[Source data Boundary: Start]

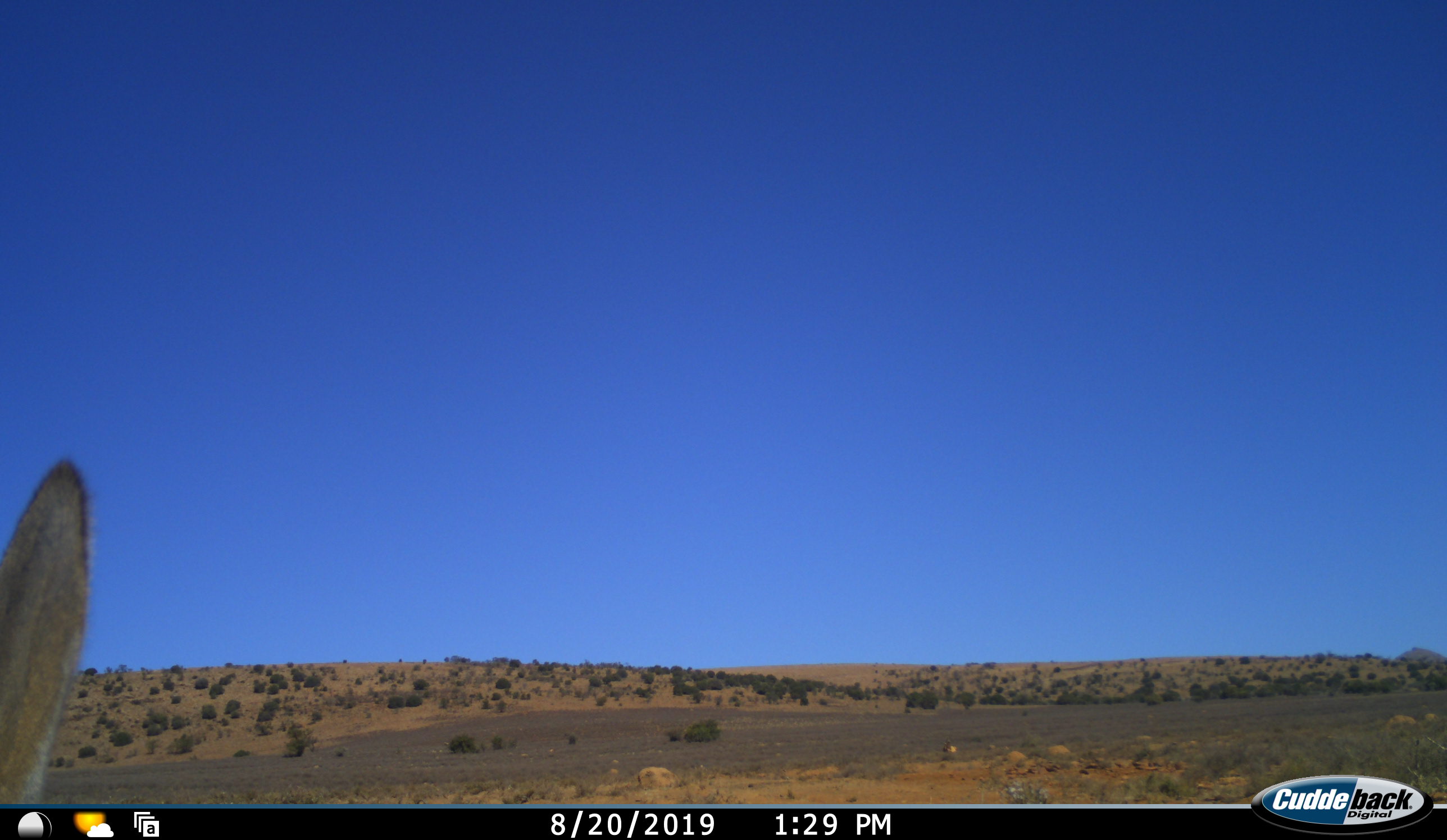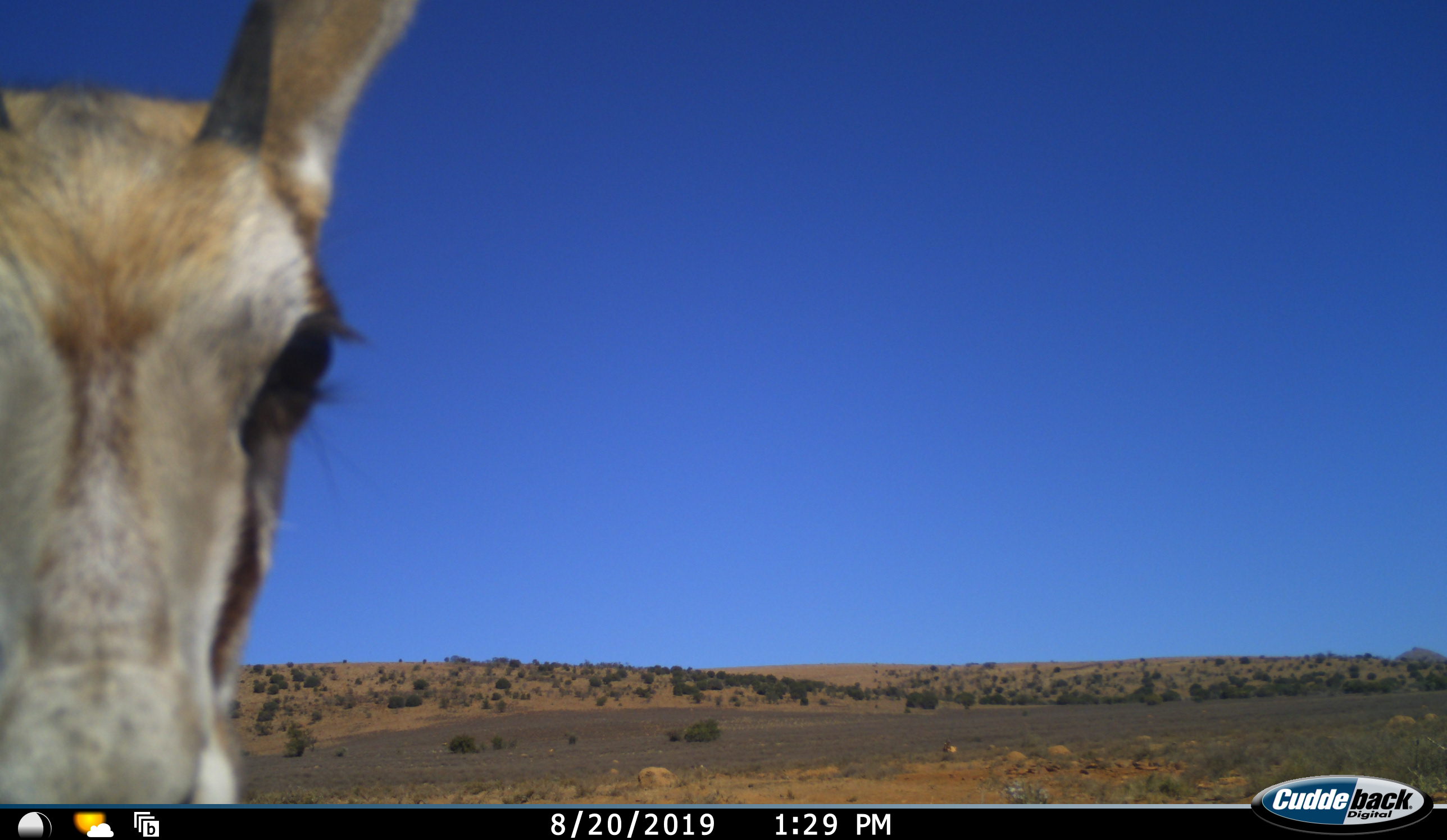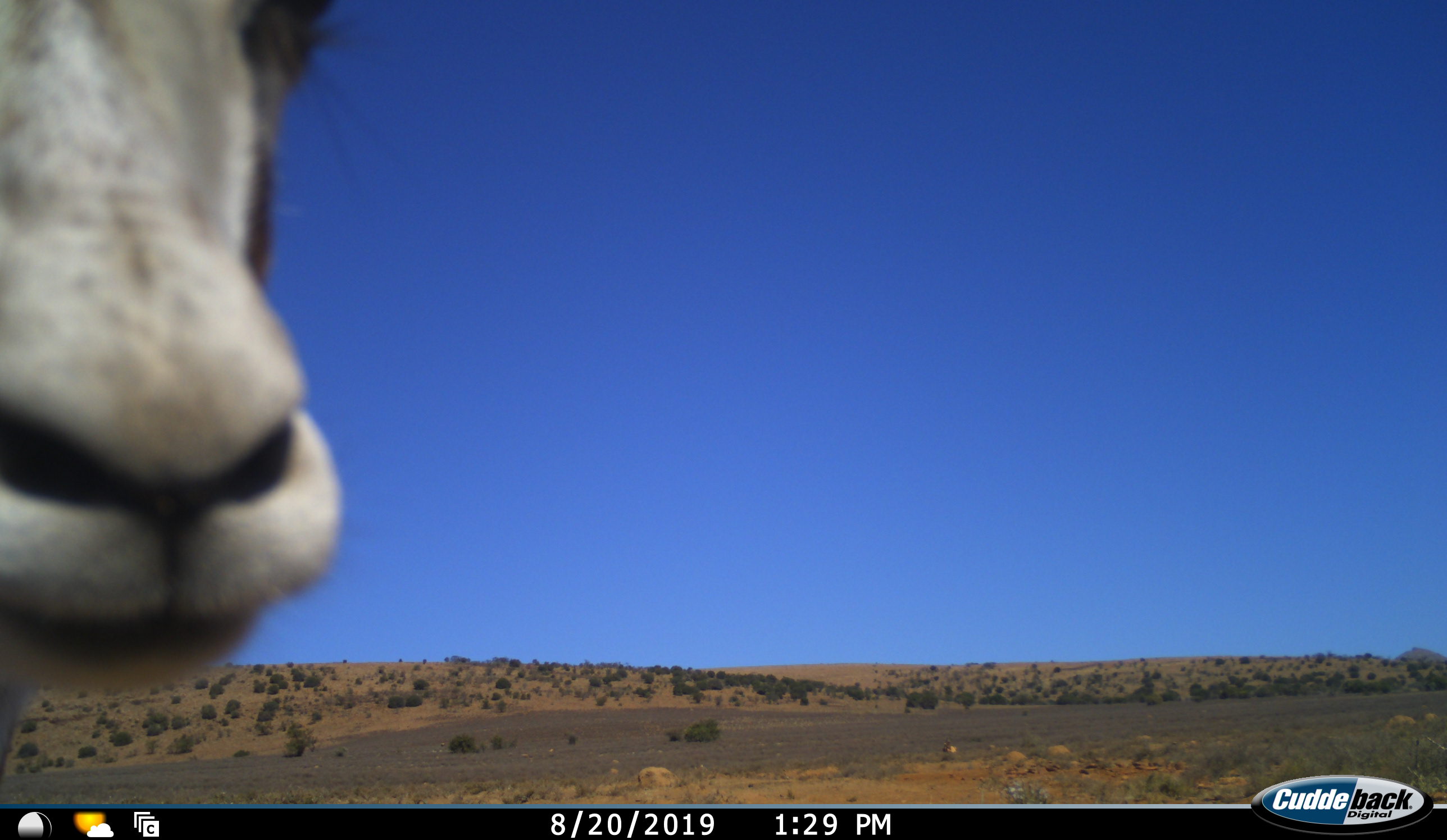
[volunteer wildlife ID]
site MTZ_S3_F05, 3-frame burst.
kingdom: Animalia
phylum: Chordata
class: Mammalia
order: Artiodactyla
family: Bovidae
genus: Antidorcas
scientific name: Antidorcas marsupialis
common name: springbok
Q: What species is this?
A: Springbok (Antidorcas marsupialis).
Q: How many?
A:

[Source data Boundary: End]

[Exercise prompt] Output the listing word for word. Drop the pictures.

[Expected output]
[volunteer wildlife ID]
site MTZ_S3_F05, 3-frame burst.
kingdom: Animalia
phylum: Chordata
class: Mammalia
order: Artiodactyla
family: Bovidae
genus: Antidorcas
scientific name: Antidorcas marsupialis
common name: springbok
Q: What species is this?
A: Springbok (Antidorcas marsupialis).
Q: How many?
A:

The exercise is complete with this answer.